Week Beginning 5th December 2022

I continued my research into RDF, semantic web and linked open data and how they could be applied to the data of the Historical Thesaurus this this week in preparation for a paper I’ll be giving at a workshop in January, and also to learn more about these technologies and concepts in general.  I followed a few tutorials about RDF, for example here https://cambridgesemantics.com/blog/semantic-university/learn-rdf/ and read up about linked open data, for example here https://www.ontotext.com/knowledgehub/fundamentals/linked-data-linked-open-data/.  I also found a site that visualises linked open data projects here https://lod-cloud.net/.

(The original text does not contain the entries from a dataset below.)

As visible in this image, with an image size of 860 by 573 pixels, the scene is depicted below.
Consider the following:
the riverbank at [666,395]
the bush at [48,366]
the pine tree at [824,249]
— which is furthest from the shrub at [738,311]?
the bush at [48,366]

I then manually created a small sample of the HT’s category structure, featuring multiple hierarchical levels and both main and subcategories using the RDF/XML format using the Simple Knowledge Organization System model.  This is a W3C standard for representing thesaurus data in RDF.  More information about it can be found on Wikipedia here: https://en.wikipedia.org/wiki/Simple_Knowledge_Organization_System and on the W3C’s website here https://www.w3.org/TR/skos-primer/ and here https://www.w3.org/TR/swbp-skos-core-guide/ and here https://www.w3.org/TR/swbp-thesaurus-pubguide/ and here https://www.w3.org/2001/sw/wiki/SKOS/Dataset.  I also referenced a guide to SKOS for Information Professionals here https://www.ala.org/alcts/resources/z687/skos.  I then imported this manually created sample into the Apache Jena server I set up last week to test that it would work, which thankfully it did.

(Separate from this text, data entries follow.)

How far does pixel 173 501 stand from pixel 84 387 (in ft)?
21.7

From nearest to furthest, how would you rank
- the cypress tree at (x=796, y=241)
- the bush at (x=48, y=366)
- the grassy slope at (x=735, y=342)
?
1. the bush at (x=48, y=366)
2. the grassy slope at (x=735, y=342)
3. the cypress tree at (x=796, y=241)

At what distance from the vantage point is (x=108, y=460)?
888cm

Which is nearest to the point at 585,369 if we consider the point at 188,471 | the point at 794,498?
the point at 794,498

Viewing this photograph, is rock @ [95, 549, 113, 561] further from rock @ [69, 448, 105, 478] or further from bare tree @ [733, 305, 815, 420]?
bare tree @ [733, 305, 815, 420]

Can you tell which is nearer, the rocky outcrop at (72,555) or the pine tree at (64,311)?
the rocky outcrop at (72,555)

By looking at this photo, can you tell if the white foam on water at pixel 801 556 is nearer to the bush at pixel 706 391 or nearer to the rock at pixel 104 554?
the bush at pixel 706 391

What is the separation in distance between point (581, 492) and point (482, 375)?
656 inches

After that I then wrote a small script to generate a comparable RDF structure for the entire HT category system.  I ran this on an instance of the database on my laptop to avoid overloading the server, and after a few minutes of processing I had an RDF representation of the HT’s hierarchically arranged categories in an XML file that was about 100MB in size.  I fed this into my Apache Jena instance and the import was a success.  I then spent quite a bit of time getting to grips with the SPARQL querying language that is used to query RDF data and by the end of the week I had managed to replicate some of the queries we use in the HT to generate the tree browser, for example ‘get all noun main categories at this level’ or ‘get all noun main categories that are direct children of a specified category’.

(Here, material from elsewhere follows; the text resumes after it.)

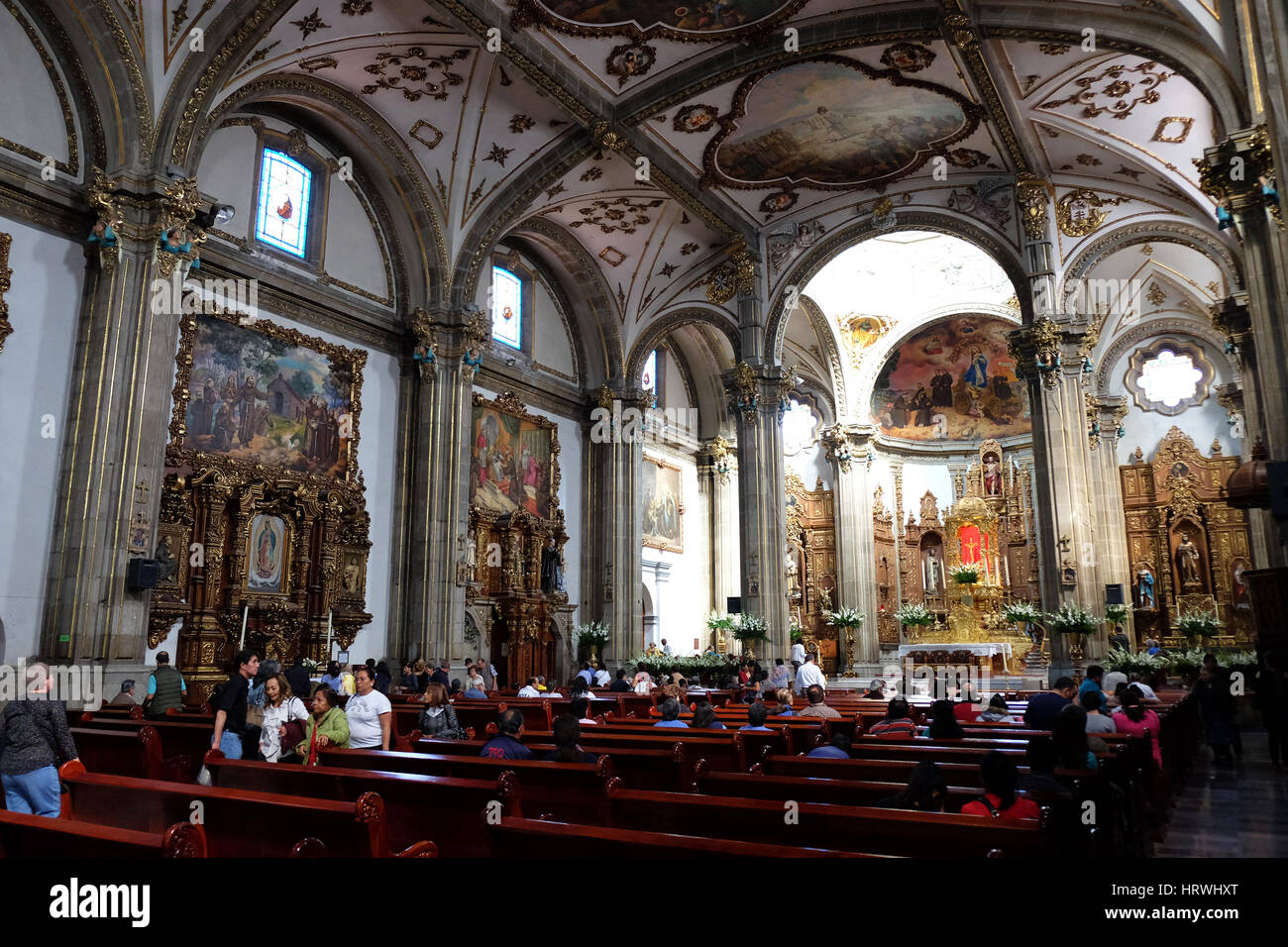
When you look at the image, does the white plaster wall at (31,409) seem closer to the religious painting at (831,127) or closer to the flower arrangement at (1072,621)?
the religious painting at (831,127)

I then began experimenting with other RDF tools in the hope of being able to generate some nice visualisations of the RDF data, but this is where things came a bit unstuck.  I set up a nice desktop RDF database called GraphDB (https://www.ontotext.com/products/graphdb/) and also experimented with the Neo4J graph database (https://neo4j.com/) as my assumption had been that graph databases (which store data as dots and lines, like RDF triples) would include functionality to visualise these connections.  Unfortunately I have not been able to find any tools that allow you to just plug RDF data in and visualise it.  I found a Stack Overflow page about this (https://stackoverflow.com/questions/66720/are-there-any-tools-to-visualize-a-rdf-graph-please-include-a-screenshot) but none of the suggestions on the page seemed to work.  I tried downloading the desktop visualisation tool Gephi (https://gephi.org/) as apparently it had a plugin that would enable RDF data to be used, but the plugin is no longer available and other visualisation frameworks such as D3 do not work with RDF data but require the data to be migrated to another format first.  It seems strange that data structured in such a way as to make it ideal for network style visualisations should have no tools available to natively visualise the data and I am rather disappointed by the situation.  Of course it could just be that my Google skills have failed me, but I don’t think so.

In addition to the above I spent some time actually writing the paper that all of this will go into.  I also responded to a query from a researcher at Strathclyde who is putting together a speech and language therapy proposal and wondered whether I’d be able to help out, given my involvement in several other such projects.  I also spoke to the IT people at Stirling about the Solr instance for the Books and Borrowing project and made a few tweaks to the Speech Star project’s introductory text.